(Extracted records)
────────────────────────────────────────
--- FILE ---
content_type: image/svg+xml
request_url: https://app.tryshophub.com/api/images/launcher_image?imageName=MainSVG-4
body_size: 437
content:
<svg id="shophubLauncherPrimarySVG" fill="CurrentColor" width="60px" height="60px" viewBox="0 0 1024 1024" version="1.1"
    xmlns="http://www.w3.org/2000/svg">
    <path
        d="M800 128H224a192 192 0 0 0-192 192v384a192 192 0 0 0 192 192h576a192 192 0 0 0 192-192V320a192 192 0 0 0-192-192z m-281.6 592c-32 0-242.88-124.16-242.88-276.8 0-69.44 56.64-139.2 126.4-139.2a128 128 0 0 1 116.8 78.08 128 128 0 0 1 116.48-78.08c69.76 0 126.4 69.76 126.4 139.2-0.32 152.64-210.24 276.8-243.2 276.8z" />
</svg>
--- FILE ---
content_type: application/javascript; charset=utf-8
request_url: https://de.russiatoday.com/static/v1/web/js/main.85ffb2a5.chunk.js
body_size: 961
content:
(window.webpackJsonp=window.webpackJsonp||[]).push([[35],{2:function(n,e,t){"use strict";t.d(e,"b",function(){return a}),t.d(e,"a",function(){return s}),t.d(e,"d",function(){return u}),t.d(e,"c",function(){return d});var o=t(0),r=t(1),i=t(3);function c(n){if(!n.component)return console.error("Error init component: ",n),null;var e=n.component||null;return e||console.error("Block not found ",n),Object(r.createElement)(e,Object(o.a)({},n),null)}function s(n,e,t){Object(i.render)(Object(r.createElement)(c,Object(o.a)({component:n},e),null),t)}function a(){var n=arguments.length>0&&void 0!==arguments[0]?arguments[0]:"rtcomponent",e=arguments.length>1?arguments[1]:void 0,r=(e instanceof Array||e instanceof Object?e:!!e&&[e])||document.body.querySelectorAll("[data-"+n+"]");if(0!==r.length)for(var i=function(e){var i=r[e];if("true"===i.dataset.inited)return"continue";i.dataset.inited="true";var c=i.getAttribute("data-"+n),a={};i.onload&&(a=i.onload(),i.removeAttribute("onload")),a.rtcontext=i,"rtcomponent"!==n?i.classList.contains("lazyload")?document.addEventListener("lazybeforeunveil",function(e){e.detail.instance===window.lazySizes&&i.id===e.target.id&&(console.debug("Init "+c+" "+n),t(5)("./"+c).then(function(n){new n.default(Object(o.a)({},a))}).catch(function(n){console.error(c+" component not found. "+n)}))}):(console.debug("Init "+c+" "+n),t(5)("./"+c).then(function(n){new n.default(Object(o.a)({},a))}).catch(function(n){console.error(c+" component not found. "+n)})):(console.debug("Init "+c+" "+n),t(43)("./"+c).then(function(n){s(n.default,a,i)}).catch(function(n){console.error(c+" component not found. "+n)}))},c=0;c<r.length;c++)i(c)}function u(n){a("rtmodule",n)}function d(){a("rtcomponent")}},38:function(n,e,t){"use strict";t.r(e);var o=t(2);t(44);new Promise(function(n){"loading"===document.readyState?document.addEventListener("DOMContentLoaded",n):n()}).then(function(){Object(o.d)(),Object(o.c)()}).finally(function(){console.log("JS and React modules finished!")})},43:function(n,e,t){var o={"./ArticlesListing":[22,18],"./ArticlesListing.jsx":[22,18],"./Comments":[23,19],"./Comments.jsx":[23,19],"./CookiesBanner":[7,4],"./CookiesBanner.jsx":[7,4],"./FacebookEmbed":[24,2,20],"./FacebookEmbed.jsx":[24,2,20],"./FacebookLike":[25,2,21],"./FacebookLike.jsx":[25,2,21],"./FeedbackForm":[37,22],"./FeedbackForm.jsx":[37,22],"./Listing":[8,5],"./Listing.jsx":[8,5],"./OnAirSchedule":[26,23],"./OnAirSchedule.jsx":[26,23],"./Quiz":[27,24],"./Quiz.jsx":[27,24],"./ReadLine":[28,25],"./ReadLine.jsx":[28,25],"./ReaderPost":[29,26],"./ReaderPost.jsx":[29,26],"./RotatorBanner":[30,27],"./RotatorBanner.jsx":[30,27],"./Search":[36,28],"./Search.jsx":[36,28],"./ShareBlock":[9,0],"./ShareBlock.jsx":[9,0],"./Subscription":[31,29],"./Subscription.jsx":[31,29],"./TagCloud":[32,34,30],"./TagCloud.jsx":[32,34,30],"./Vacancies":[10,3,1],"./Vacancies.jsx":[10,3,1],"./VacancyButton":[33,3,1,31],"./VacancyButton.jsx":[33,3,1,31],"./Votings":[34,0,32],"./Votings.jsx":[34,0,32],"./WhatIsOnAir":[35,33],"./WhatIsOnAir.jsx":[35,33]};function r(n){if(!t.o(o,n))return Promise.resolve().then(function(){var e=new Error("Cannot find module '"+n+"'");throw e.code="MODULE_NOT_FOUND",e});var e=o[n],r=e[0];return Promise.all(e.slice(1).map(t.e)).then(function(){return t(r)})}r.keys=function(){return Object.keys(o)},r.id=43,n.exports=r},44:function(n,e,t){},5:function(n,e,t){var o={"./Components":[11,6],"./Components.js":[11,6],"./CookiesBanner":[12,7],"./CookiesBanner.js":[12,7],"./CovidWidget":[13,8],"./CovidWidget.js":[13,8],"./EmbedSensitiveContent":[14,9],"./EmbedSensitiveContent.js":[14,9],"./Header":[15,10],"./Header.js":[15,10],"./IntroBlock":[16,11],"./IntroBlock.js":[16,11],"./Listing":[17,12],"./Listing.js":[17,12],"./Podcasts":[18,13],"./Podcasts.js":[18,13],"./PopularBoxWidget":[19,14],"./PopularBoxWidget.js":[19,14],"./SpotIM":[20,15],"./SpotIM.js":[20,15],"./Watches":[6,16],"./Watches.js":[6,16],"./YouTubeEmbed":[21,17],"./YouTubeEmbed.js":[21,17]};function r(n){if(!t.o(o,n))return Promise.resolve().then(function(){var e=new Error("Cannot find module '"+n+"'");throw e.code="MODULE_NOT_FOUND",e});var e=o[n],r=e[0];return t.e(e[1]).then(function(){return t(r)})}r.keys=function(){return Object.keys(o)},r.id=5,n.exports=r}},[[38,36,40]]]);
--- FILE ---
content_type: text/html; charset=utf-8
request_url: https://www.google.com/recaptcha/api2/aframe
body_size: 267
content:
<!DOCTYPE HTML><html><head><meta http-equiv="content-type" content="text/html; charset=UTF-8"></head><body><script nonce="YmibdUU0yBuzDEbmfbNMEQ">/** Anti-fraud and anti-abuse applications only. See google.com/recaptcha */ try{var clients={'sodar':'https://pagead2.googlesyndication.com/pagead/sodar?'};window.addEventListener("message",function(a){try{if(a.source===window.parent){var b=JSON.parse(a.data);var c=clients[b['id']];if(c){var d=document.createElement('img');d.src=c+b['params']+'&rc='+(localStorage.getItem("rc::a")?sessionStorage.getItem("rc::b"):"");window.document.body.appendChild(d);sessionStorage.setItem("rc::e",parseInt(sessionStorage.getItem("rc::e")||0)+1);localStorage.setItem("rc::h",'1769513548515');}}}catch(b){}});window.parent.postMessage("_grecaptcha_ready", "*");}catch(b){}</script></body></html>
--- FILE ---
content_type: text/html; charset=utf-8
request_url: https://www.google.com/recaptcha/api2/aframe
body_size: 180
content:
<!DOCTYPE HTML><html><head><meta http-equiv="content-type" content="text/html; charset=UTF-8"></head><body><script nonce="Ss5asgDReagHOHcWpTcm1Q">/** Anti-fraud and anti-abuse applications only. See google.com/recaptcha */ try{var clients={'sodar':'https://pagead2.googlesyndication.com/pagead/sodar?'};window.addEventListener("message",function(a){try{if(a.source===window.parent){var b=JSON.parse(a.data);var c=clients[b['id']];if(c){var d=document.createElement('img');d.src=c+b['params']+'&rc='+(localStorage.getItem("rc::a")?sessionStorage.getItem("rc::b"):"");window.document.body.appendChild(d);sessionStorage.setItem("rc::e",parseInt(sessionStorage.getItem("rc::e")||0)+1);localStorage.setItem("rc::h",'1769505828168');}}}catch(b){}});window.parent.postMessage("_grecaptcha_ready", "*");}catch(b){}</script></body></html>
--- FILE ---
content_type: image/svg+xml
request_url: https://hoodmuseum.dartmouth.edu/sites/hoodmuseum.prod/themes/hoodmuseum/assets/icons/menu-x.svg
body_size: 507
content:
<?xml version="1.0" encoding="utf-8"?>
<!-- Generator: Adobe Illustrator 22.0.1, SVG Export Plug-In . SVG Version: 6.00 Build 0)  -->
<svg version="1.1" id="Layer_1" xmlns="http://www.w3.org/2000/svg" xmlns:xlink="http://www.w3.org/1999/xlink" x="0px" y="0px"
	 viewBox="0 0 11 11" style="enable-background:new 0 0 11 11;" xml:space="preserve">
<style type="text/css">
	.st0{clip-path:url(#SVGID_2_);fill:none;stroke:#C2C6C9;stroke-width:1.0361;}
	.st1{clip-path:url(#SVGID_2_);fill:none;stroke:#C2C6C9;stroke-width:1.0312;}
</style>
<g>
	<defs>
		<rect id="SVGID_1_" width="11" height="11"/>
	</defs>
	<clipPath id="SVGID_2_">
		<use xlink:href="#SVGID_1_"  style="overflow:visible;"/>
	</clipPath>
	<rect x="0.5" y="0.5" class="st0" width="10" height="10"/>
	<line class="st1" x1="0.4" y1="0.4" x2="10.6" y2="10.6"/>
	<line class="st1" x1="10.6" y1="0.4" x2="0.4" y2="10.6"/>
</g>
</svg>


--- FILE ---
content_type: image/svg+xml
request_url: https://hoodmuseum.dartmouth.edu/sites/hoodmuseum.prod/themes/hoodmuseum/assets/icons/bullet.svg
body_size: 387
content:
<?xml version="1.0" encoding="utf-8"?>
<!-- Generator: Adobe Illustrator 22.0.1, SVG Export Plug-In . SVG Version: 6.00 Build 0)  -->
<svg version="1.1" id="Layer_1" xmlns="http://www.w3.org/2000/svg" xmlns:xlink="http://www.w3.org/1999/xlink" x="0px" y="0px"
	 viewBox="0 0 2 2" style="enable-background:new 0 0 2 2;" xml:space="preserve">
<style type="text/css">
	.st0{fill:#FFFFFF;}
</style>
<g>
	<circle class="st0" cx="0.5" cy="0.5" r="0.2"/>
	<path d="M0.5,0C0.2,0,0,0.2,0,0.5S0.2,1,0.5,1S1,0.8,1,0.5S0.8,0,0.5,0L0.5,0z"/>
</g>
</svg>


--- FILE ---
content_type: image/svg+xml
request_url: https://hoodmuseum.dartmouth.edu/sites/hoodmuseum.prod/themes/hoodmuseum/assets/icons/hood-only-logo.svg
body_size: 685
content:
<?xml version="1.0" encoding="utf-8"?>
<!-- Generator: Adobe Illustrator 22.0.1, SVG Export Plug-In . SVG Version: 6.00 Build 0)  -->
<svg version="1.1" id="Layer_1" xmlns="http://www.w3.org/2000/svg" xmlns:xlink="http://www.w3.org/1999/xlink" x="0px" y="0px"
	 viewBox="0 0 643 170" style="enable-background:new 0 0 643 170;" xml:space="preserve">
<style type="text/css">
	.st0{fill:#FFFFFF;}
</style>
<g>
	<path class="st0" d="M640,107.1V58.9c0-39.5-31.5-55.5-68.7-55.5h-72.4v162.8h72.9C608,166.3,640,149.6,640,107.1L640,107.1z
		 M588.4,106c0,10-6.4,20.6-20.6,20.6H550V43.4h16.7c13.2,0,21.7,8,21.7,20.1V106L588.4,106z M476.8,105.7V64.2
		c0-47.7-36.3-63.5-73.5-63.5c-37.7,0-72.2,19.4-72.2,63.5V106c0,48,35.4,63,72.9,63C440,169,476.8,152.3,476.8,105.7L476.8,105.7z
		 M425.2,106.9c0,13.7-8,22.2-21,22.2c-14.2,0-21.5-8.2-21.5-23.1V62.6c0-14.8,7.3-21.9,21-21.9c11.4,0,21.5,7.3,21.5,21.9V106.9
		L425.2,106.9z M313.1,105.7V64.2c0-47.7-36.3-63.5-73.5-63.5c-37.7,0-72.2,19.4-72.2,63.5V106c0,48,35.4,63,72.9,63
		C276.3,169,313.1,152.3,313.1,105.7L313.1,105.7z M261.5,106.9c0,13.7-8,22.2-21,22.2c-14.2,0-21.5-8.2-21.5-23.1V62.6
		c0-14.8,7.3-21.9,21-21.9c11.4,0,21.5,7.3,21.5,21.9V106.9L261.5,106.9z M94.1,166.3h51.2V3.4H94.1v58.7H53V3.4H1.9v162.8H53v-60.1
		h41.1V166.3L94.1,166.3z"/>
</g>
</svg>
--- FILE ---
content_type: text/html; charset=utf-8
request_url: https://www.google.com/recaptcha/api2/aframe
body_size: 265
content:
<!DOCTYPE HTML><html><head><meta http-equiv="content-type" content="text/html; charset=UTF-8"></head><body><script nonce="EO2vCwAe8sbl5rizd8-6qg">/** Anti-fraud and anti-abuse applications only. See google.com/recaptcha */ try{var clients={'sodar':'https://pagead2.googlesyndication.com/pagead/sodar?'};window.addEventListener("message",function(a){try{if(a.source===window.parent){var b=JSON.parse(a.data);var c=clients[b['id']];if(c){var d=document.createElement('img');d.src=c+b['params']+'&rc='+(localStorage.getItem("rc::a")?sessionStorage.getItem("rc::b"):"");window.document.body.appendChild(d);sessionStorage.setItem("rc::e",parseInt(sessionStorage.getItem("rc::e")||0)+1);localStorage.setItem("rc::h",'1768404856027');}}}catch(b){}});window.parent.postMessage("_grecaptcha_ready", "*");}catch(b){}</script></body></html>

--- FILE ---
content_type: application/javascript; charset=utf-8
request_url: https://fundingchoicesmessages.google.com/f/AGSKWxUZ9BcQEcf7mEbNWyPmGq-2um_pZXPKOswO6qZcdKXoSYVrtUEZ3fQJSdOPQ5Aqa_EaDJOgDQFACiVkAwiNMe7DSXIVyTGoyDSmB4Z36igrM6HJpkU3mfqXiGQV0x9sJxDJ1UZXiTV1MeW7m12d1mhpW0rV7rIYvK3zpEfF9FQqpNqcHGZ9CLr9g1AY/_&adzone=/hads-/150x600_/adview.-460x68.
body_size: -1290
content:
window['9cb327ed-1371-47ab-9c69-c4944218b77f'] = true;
────────────────────────────────────────
> To do
Only a number is wanted here: how many lines in the entries contain the word "stroke"?

> Solution for this task
2